Based on the report spreadsheet, two more focused summary tables are warranted, one with a focus on Store and one with a focus on Calendar Month. The goal is to aggregate at the highest level possible for the dimensions that are not in the focus. Remember that the higher the number of rows in the summary table, the slower it will be and it may not be worth the maintenance versus the cost of querying the fact table directly.

A few more specialized summary tables can be added. Look at possibly 5-10 summary tables per subject area (data mart). Summary tables are a lot like indexes in that it is easy to create so many that several will not be used, and they add to the cost of ETL. If users are directly querying summary tables, they will usually focus on just two or three that serve them well.

Indexed views vs. summary tables

It is very beneficial to automate the maintenance of all summary tables. This would be greatly facilitated by using indexed views, a SQL Server feature, as the means for pre-aggregating data. This seems to be a logical step due to the nature of indexed views. There are several requirements that an indexed view must adhere to, however, which can make it difficult to implement as a means of summarizing fact tables. Here are some of the requirements that are often relevant in this scenario:

• OUTER JOINS are not allowed. If more than one fact table is being summarized and row intersection is not guaranteed, an OUTER JOIN may be required. A good example is in a data warehouse to analyze sales versus inventory. Sales and the inventory fact tables may both contain rows that satisfy key combinations that are not in the other, necessitating a FULL OUTER JOIN.

• Indexed views are schema-bound to their source tables. A SWITCH operation on a partitioned fact table thereby requires that any indexed views based on that table be dropped and recreated.

• Indexed views require a unique, clustered index as the first index. This may require the addition of columns into the index that don’t really need to be there. This is primarily an issue if there are additional indexes on the indexed view, since a very long clustered index key will be perpetuated in all nonclustered indexes.

• There are conditions that must exist in order for a query to automatically use an indexed view over the table specified in the query. This could require the creation of additional indexed views that are expensive to build and maintain (or that queries explicitly name the relevant indexed views combined with the NOEXPAND hint). One example of this is that all tables that are referenced in the indexed view must be referenced in the query. If the indexed view references Tbl_Fact_Store_Sales, Tbl_Dim_Store, Tbl_Dim_Date and Tbl_Dim_Item, but the query only references the first three tables, the optimizer will not consider using the indexed view to satisfy the query.

An obvious benefit of indexed views is that they are automatically maintained by SQL Server. This benefit is tremendous, so indexed views should definitely be considered if the aforementioned issues are not relevant to your environment. You can query the indexed views directly, using the NOEXPAND hint, to get the benefit of summary tables for query processing performance improvement, combined with the benefit of automatic summary maintenance.

> [Task set]:
A: Repeat word for word the part of the summary tables passage starting at "A few more specialized" and ending at "serve them well.".
B: Answer these questions from the summary tables passage.
(i) How many summary tables per subject area does it suggest considering?
(ii) What kind of index must an indexed view have as its first index?
(iii) Which hint is used when querying indexed views directly?
The entries come from a separate source.

> [Material]:
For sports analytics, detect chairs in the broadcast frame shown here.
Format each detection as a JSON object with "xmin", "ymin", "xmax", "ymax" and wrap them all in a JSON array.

--

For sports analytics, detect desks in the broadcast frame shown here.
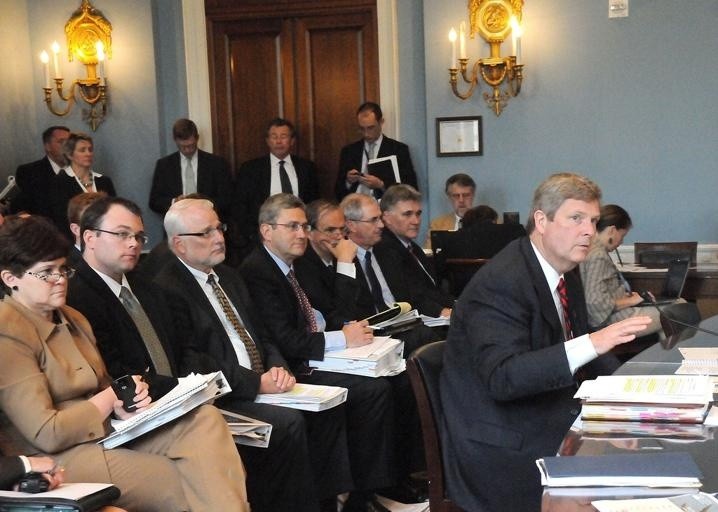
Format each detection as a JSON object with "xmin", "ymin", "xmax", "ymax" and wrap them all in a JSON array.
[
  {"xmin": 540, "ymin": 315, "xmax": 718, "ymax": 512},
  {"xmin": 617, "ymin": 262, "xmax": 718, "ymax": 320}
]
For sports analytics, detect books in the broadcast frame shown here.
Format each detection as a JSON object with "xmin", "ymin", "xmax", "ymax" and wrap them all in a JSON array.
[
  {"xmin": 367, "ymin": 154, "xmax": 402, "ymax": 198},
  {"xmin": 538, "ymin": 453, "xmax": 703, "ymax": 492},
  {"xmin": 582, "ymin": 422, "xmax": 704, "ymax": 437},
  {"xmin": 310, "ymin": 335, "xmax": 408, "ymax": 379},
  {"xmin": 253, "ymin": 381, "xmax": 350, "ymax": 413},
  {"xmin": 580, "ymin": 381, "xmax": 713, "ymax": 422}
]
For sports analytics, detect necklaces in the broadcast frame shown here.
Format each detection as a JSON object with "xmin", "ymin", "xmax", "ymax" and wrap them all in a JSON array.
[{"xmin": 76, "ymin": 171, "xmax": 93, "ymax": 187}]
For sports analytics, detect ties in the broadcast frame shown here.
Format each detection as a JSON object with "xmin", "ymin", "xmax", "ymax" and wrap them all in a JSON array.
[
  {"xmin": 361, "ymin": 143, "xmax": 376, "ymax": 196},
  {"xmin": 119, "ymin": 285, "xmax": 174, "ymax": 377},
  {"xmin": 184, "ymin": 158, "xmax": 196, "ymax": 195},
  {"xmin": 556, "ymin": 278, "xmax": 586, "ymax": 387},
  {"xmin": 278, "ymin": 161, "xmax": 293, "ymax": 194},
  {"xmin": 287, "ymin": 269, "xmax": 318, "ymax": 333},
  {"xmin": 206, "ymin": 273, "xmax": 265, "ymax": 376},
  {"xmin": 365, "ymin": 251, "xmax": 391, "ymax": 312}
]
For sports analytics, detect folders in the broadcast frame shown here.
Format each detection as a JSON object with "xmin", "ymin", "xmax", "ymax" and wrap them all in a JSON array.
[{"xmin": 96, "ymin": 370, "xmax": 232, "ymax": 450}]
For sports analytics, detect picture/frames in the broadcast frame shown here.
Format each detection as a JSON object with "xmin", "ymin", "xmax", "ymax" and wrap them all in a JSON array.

...

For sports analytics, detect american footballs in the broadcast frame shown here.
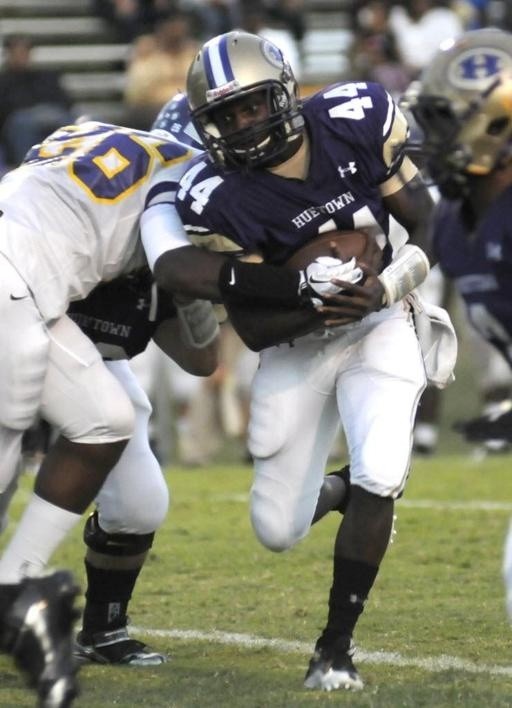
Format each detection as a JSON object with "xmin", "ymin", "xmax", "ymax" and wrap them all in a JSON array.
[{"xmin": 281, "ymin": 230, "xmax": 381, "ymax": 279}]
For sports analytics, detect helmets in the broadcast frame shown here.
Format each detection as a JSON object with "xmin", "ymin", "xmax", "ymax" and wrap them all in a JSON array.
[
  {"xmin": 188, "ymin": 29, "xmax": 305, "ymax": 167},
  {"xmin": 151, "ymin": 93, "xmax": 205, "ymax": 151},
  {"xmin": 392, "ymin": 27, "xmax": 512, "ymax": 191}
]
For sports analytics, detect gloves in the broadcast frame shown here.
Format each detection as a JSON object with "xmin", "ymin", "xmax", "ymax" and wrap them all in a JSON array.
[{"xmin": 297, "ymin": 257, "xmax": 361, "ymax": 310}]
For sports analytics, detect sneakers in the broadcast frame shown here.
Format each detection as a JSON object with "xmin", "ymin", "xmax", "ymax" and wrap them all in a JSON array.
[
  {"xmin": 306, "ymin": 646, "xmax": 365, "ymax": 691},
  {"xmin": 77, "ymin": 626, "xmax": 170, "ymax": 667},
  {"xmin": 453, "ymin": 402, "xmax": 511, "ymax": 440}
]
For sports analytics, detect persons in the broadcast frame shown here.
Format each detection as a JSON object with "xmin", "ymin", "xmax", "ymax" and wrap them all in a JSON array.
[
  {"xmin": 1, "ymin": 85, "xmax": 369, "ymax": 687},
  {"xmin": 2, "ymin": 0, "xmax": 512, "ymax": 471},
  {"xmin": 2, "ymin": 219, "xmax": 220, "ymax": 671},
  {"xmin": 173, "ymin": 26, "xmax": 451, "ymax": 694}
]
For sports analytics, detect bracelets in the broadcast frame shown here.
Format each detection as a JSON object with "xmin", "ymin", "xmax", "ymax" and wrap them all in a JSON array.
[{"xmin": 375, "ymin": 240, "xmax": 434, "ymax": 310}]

> [Solution list]:
A:
A few more specialized summary tables can be added. Look at possibly 5-10 summary tables per subject area (data mart). Summary tables are a lot like indexes in that it is easy to create so many that several will not be used, and they add to the cost of ETL. If users are directly querying summary tables, they will usually focus on just two or three that serve them well.

B:
(i) Possibly 5-10 summary tables per subject area.
(ii) A unique, clustered index.
(iii) The NOEXPAND hint.